A review of bottled Courage Best Bitter appeared recently on YouTube, from a Briton tasting at home.
It is always interesting to hear what people say who like beer but don’t claim great expertise, as this man. As I recall the Courage beers, his impressions are pretty accurate, down to the mildness of the palate. (Taste was more pronounced back in the day, imo).
First, he notes a complex aroma compared to the typical lager, featuring malt and biscuit. He finds some lemony character, too, which may be Golding hops, but seems to want more.
He considers the beer not very bitter, but admits engagingly to no great knowledge of hops. There could be some British understatement here, as he says he expected a bigger palate based on the longevity of the Courage brand.
He identifies a “copper coins” note, and returns to this theme a number of times. I noticed the same thing in many bitters at the last Great British Beer Festival I attended, three years ago.
This undoubtedly is the yeast, or I think so. Current British top-fermenting yeasts, diverse as they may be, seem to share this characteristic. I noticed it in Guinness too when in England.

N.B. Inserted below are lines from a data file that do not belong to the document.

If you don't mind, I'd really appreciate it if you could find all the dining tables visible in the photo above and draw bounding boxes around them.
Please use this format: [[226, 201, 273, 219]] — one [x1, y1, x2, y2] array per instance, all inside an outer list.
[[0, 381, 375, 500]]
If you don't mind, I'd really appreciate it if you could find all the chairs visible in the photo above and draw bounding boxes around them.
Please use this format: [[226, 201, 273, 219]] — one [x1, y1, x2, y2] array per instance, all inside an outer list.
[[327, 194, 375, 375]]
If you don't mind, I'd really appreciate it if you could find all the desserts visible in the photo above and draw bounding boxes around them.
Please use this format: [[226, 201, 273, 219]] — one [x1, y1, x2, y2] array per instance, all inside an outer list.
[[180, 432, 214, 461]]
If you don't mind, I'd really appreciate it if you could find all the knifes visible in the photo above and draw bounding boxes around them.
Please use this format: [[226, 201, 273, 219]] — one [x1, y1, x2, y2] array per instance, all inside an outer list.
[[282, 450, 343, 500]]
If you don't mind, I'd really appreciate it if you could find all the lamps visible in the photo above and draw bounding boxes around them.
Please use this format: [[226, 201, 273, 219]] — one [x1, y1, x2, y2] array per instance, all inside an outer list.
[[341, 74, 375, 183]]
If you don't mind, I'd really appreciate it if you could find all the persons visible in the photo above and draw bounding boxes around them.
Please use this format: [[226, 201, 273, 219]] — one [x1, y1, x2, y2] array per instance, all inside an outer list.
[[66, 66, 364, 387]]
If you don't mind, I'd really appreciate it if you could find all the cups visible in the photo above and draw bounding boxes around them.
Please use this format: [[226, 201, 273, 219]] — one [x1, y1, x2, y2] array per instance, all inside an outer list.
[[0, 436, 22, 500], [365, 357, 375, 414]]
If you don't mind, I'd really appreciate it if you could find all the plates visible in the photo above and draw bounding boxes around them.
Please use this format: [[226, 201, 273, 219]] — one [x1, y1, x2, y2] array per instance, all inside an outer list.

The video shows the colour well, classic amber English bitter. It’s inviting unto itself.
Courage Best is only 3.6% abv. While I’m sure it could be made to have a stronger taste, its drinkability, at that strength, favours multiple unit consumption, which he points out (“sessionable”).
In the comments, a person states he should try Courage Director’s Bitter, which is a class above Courage Best. Certainly on draught it was in the old days, deeper and richer. I am pretty sure in fact there were three beers: Courage Bitter, Best Bitter, and Director’s.
Director’s is still made, I believe on cask and certainly in canned form, I had one a while back. Not quite what I remembered, but I’d like to try the Best Bitter. Sometimes one finds these odd inversions, where the ordinary quality trumps the premium.
Note the witticism “Madam” makes just out of the camera angle. After a taste from his glass, she says, “Better than the value bitter”. His quick counter: “fresh air is better than value bitter!”.
Some beer writers would be happy to pen that line!
The beer is brewed at Eagle Brewery in Bedford by Marston, now in a joint venture with Carlsberg. See label images and taste description in the Eagle Brewery website.
To conclude, good review, his comments are well-expressed and tell us a lot about the drink. He approaches it too in genial spirit, the right approach for such an exercise.